Nicoletta: Non facile. A volte sono subentrate dinamiche corrosive, dettate da visioni non coincidenti della questione mariana, nonché dell’impianto drammaturgico-narrativo. Ci eravamo avvicinati alla scrittura della storia con atteggiamenti inizialmente distanti, con differenti priorità. L’amalgama e la condivisione piena sono giunte dopo, forse addirittura al momento del montaggio, quando ancora e in extremis continuavamo a riscrivere il film.
Guido: Questa esperienza è stata ben più di un film, perché ha chiamato in causa ogni aspetto delle nostre vite: le nostre individualità, il nostro essere stati figli, il nostro essere genitori. È inevitabile che determinasse tensioni, perché quando si toccano corde come queste, nessuno può restarne indifferente.

Guido che cosa rappresenta questo film rispetto ai suoi lavori del passato, c’è una cesura?

Più vado avanti, più mi rendo conto che ogni mio film indaga, in fin dei conti, sempre la medesima tematica: la libertà dell’essere umano; che cosa significa e come la ottengo. Nel passato, pensavo che questa libertà si acquisisse attraverso l’agire individuale nei destini collettivi, con le armi della ragione e della politica. Ora penso che la vera libertà, quella che nessuna dittatura ti può togliere – che è prima di tutto la libertà dalle nevrosi, dalle ansie, dalle paure – è solo quella che nasce da un’infanzia in cui le tue necessità primarie, universali e a-temporali, prima di tutto fisiologiche, sono state rispettate e corrisposte. E ciò passa inevitabilmente attraverso la madre. Dal momento del concepimento al parto, proseguendo attraverso il nutrimento al seno e la custodia e protezione dell’innocenza di ogni neonato. In questa prospettiva, questo film è l’evoluzione di un cammino, e non un’inversione di tendenza. Ma un evoluzione determinante e conclusiva, perché sposta l’attenzione dagli effetti alla causa.

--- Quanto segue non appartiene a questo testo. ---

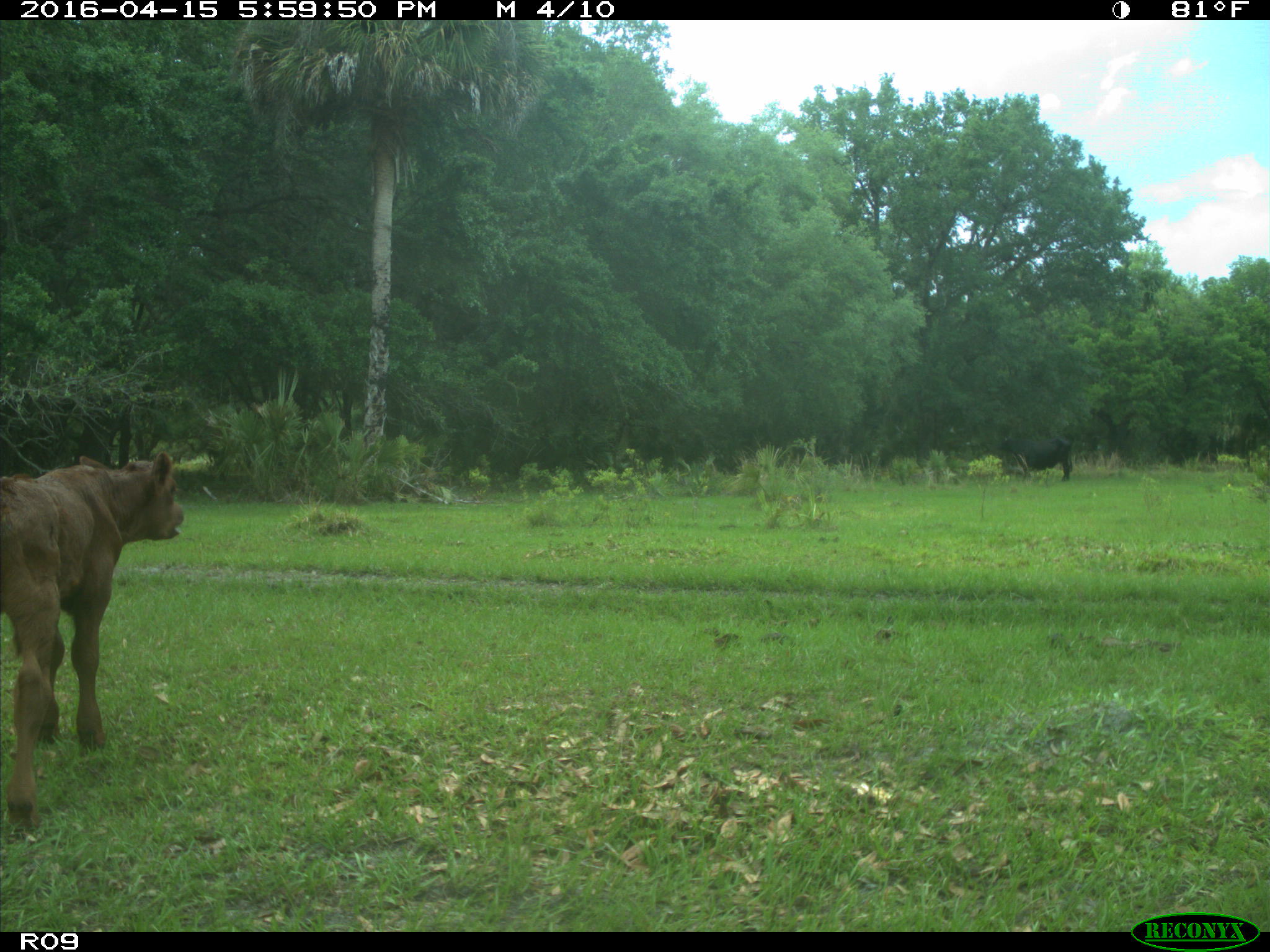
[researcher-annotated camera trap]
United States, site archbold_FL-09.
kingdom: Animalia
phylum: Chordata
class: Mammalia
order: Artiodactyla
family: Bovidae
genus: Bos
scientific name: Bos taurus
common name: domestic cow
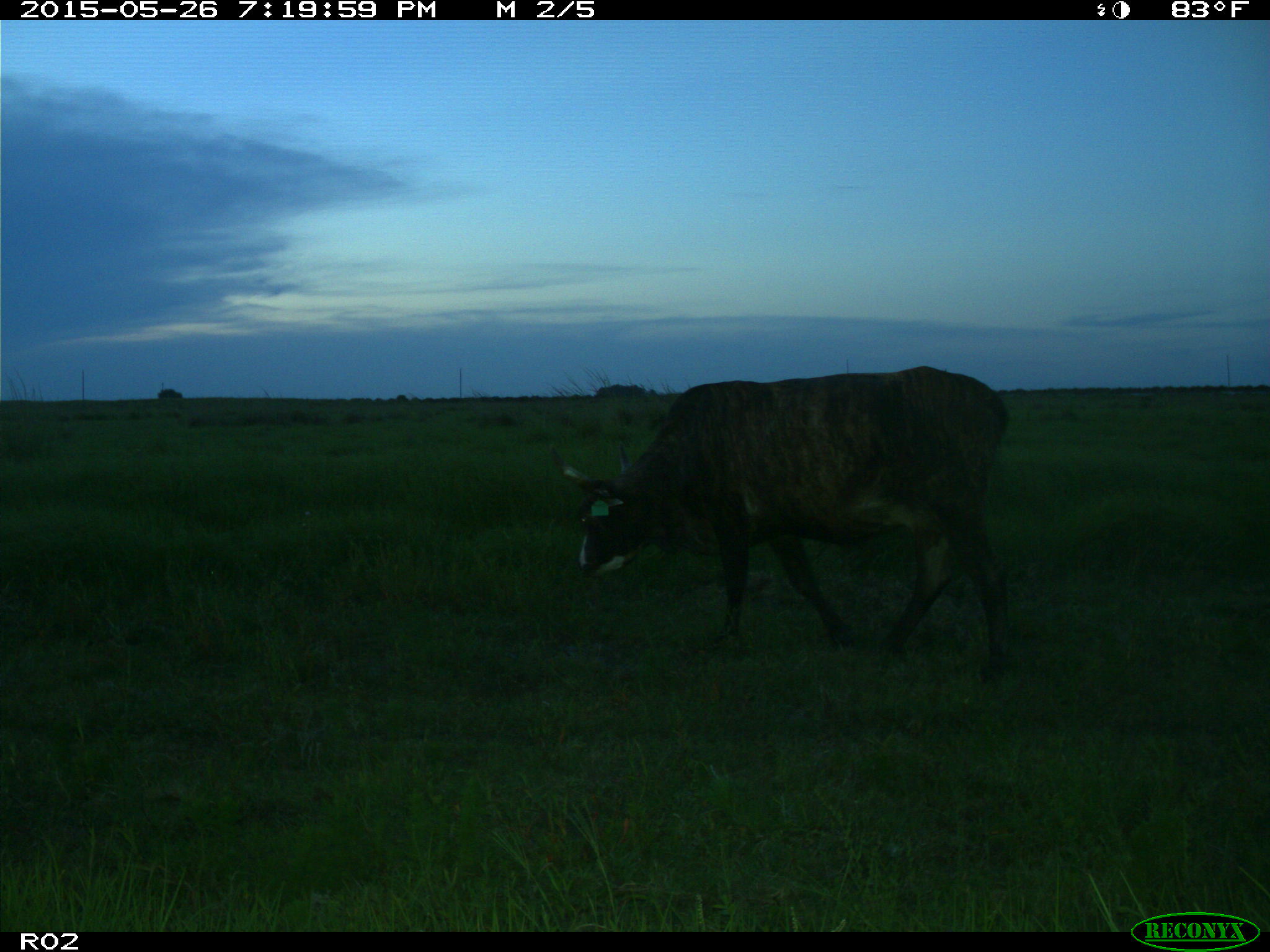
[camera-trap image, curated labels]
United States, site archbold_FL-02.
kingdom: Animalia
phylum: Chordata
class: Mammalia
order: Artiodactyla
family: Bovidae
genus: Bos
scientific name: Bos taurus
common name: domestic cow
Bos taurus (domestic cow).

Che reazioni vi aspettate a questo film?

Nicoletta: Speriamo di riuscire a parlare al cuore di qualcuno. Di portare una testimonianza al bambino che siamo stati. E che meritava amore.

Ultima domanda Guido: questo film è generosamente ricco di critica al potere maschile, delineando una via femminile molto più equilibrata e in ultima analisi felice alla vita. È qualcosa che sente parte di sé o è soprattutto legata a questa storia?

Guido: Pensiamo che questa storia chiami in causa chiunque, credenti e non, genitori e non, perché tutti siamo stati piccoli e siamo nati da una donna. Di conseguenza, non posso non sentirmi coinvolto, interrogato. Ad esempio dalla figura di Giuseppe, il patriarca che scende dal piedistallo, rinuncia alla supremazia maschile e accetta che, in questioni come la maternità, sia la donna a stabilire i parametri, non secondo invasive leggi stabilite dalla religione, dalla cultura pedagogica o dalla scienza medica, ma seguendo il proprio istinto di mammifero evoluto, depositaria e artefice di quel meraviglioso mistero femminile che è la vita. Questo, secondo noi, è la verità mai “fuori moda” della storia di Maria e dei Vangeli dell’infanzia.